▶ _Exercise aim_: Locate the string "burst" throughout the material and copy every line in which it occurs.
Content starts
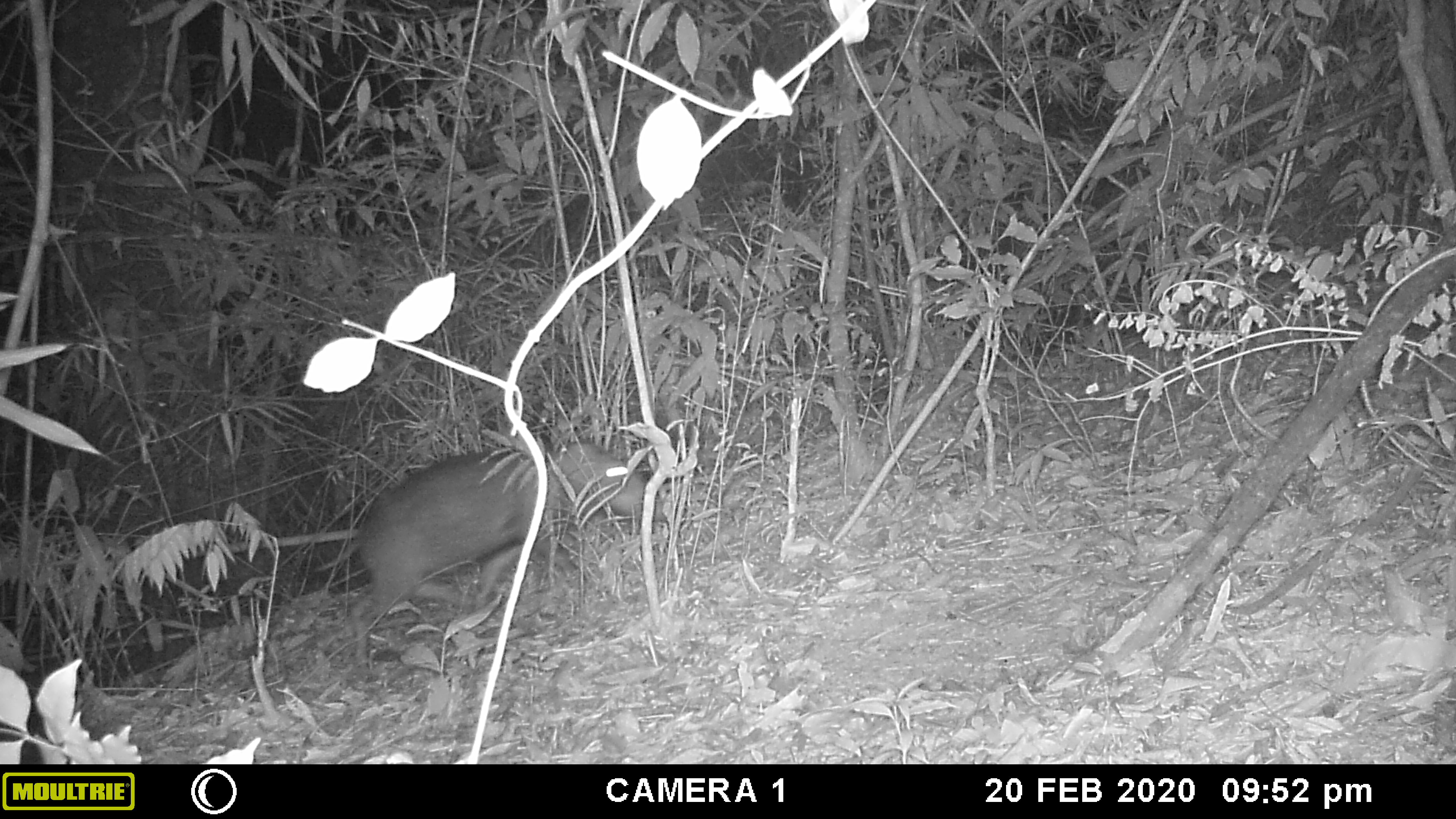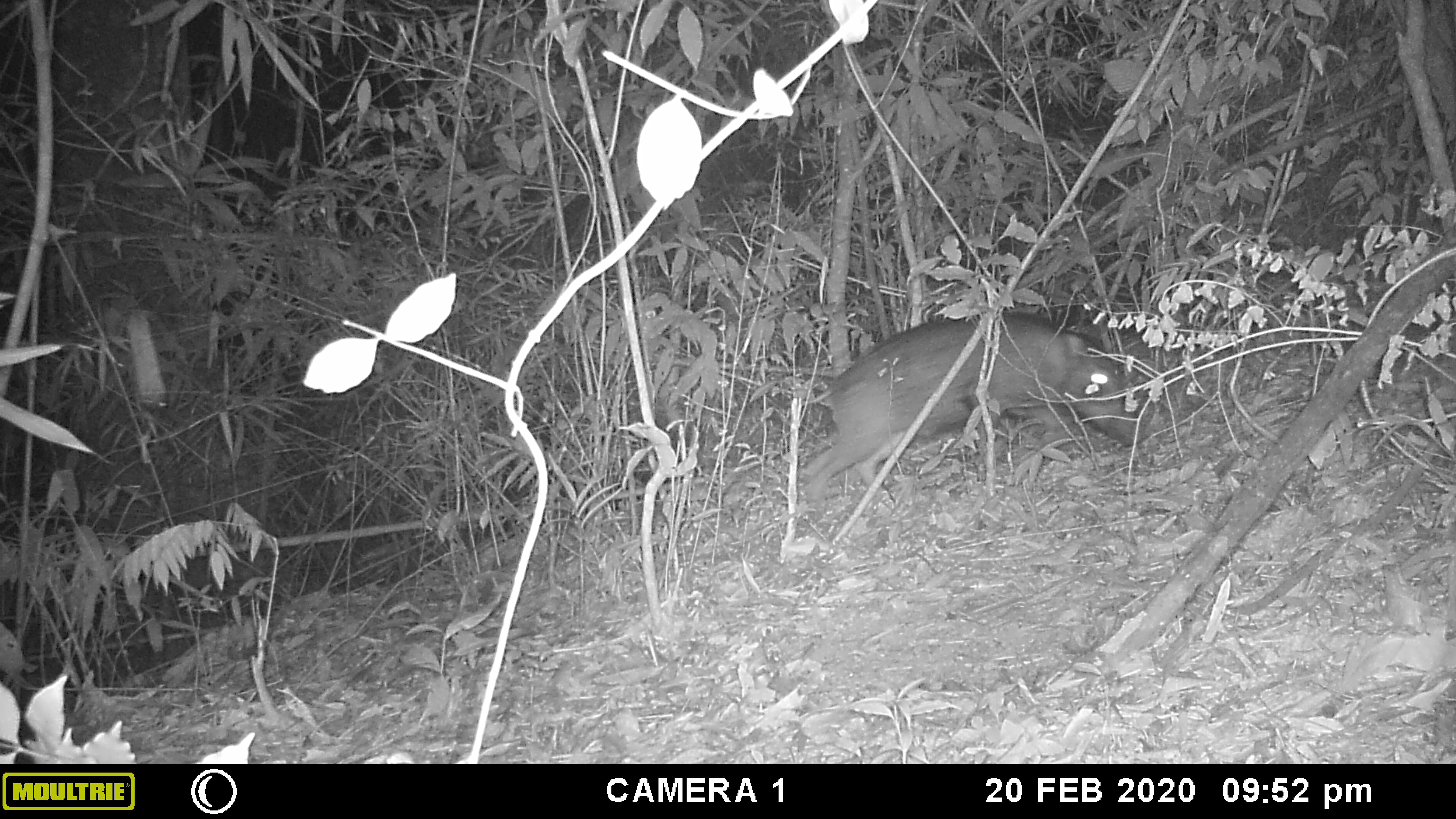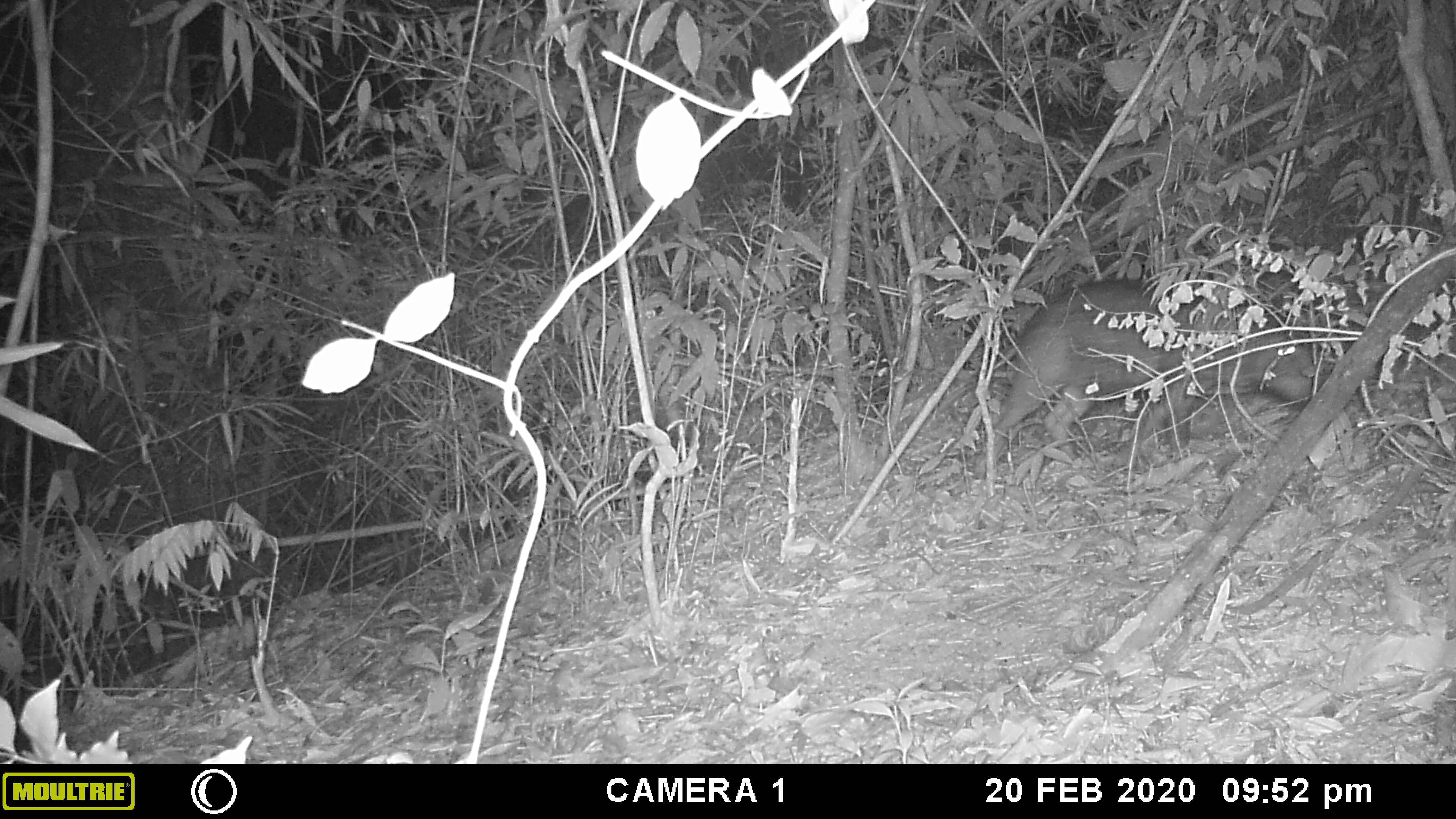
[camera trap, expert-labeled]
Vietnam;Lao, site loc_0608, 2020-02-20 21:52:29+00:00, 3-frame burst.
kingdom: Animalia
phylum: Chordata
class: Mammalia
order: Artiodactyla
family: Suidae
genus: Sus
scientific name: Sus scrofa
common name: eurasian wild pig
Eurasian wild pig (Sus scrofa). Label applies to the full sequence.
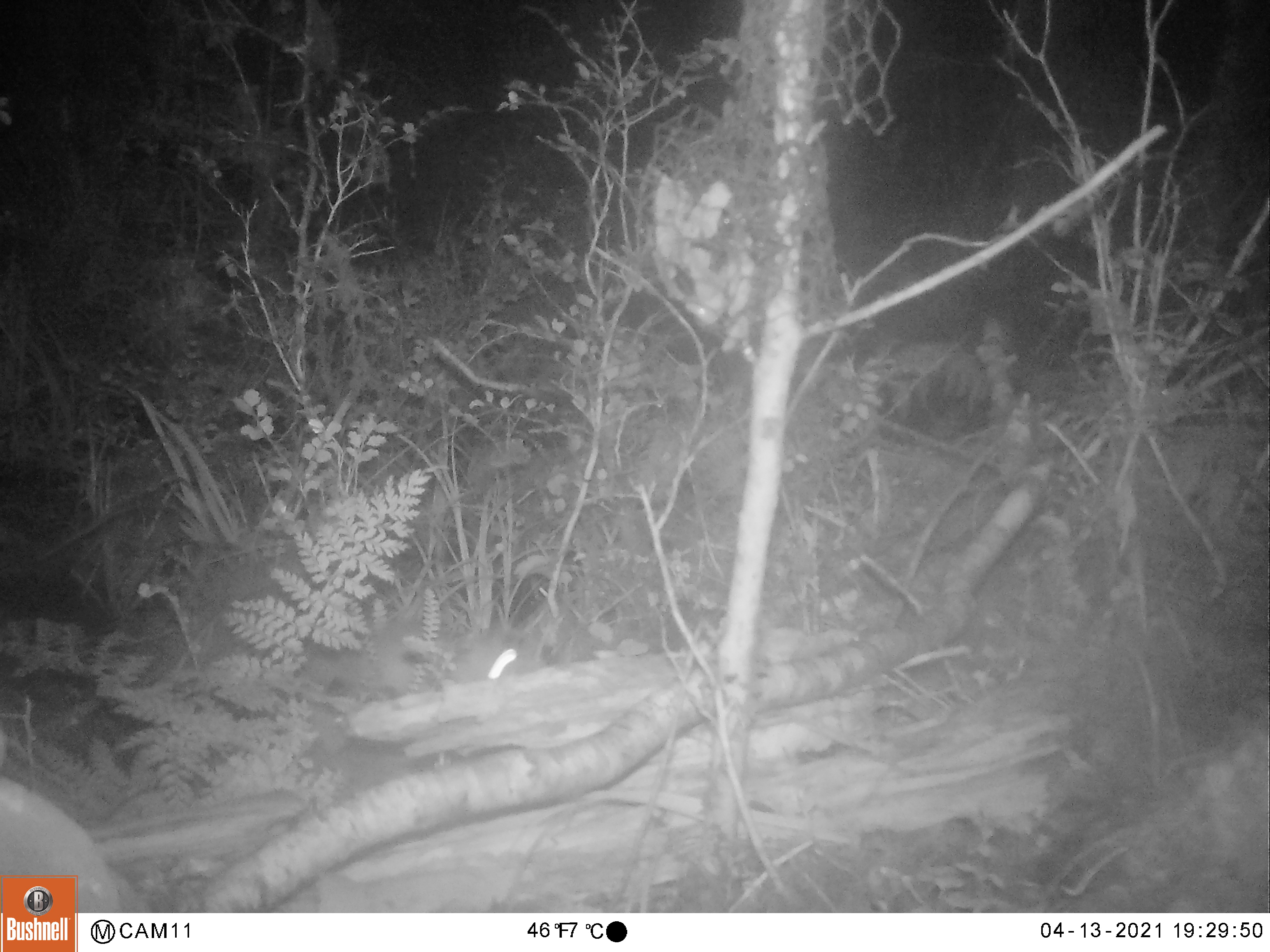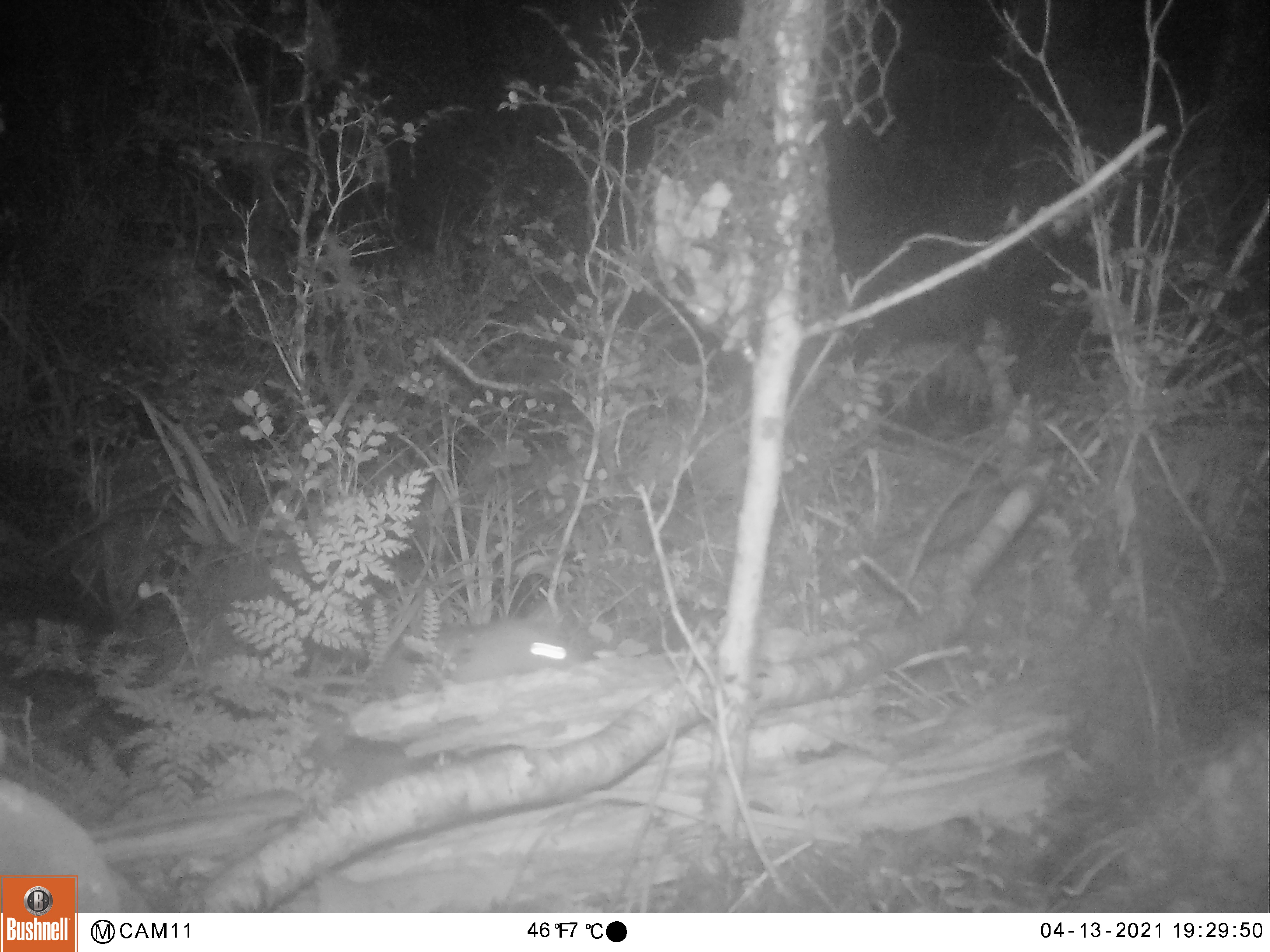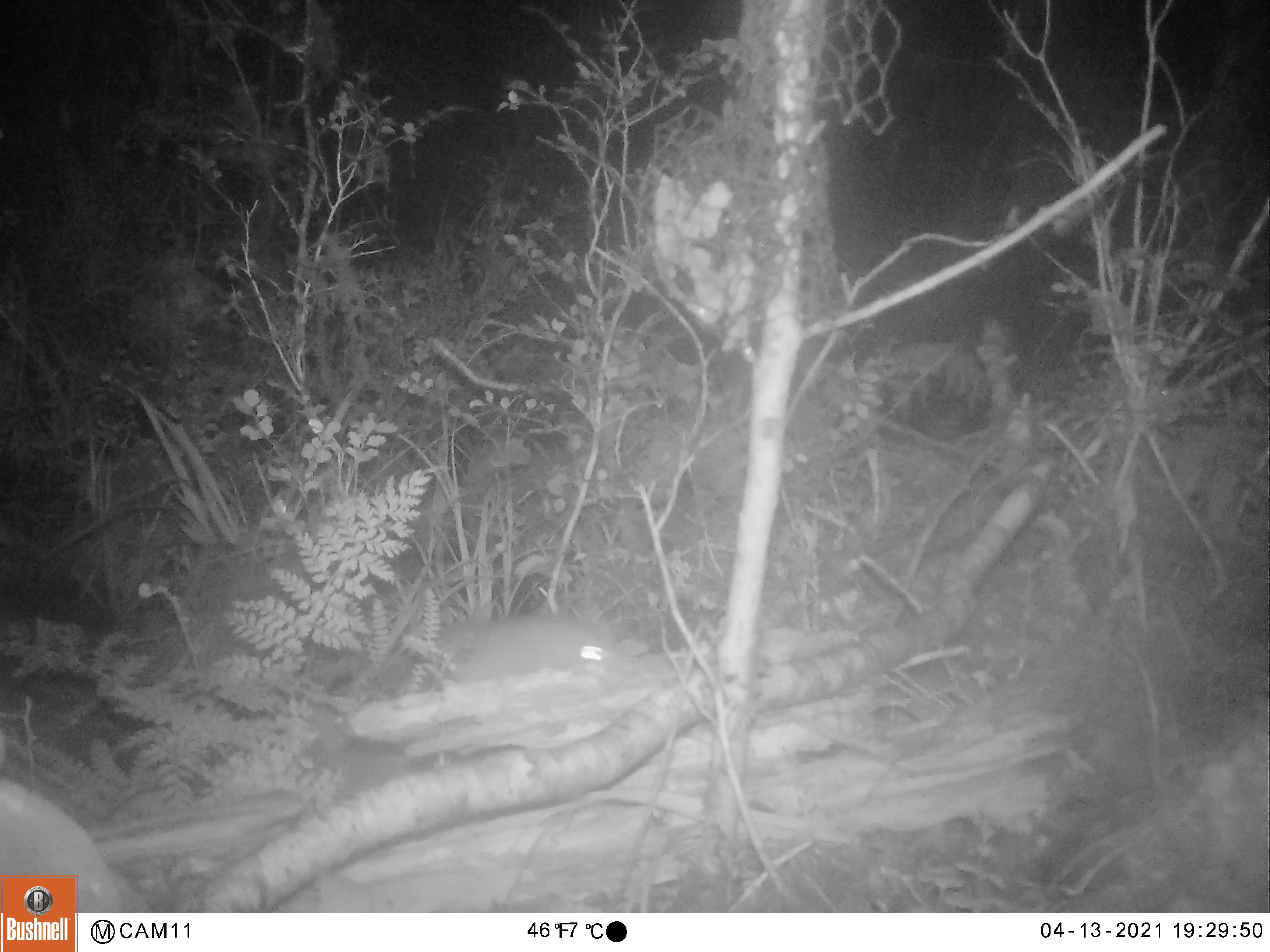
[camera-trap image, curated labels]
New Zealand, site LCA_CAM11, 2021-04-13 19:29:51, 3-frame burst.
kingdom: Animalia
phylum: Chordata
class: Mammalia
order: Rodentia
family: Muridae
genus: Rattus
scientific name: Rattus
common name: rat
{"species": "rat (Rattus)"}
Content ends
▶ _Task solution_:
Vietnam;Lao, site loc_0608, 2020-02-20 21:52:29+00:00, 3-frame burst.
New Zealand, site LCA_CAM11, 2021-04-13 19:29:51, 3-frame burst.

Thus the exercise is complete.